[Action item]: Gather every line from the entries below that includes "this".
[Opening The input section]
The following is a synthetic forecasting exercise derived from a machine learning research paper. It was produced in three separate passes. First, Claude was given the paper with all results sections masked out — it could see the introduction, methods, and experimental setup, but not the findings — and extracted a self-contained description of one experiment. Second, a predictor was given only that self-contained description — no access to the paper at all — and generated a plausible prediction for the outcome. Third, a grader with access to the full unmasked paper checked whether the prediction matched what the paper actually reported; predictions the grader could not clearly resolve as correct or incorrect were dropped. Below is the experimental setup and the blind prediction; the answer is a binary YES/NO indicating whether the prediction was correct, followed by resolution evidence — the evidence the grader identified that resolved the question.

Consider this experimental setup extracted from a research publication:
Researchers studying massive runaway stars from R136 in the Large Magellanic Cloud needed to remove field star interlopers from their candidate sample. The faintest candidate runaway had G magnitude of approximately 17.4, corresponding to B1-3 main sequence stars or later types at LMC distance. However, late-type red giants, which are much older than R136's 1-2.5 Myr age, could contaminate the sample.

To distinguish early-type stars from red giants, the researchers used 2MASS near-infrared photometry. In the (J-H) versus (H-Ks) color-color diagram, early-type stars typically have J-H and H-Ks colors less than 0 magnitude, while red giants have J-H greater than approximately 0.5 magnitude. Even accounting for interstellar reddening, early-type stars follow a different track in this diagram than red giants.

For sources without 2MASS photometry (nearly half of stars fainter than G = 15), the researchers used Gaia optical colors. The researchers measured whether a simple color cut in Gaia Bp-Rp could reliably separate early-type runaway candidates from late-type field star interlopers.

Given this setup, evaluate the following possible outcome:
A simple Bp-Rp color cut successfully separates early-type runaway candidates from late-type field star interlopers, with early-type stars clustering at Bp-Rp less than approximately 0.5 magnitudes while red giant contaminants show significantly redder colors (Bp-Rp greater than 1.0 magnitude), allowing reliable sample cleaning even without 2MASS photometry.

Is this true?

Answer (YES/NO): NO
[Closing The input section]
[Answer area]:
Consider this experimental setup extracted from a research publication:
To distinguish early-type stars from red giants, the researchers used 2MASS near-infrared photometry. In the (J-H) versus (H-Ks) color-color diagram, early-type stars typically have J-H and H-Ks colors less than 0 magnitude, while red giants have J-H greater than approximately 0.5 magnitude. Even accounting for interstellar reddening, early-type stars follow a different track in this diagram than red giants.
Given this setup, evaluate the following possible outcome:
Is this true?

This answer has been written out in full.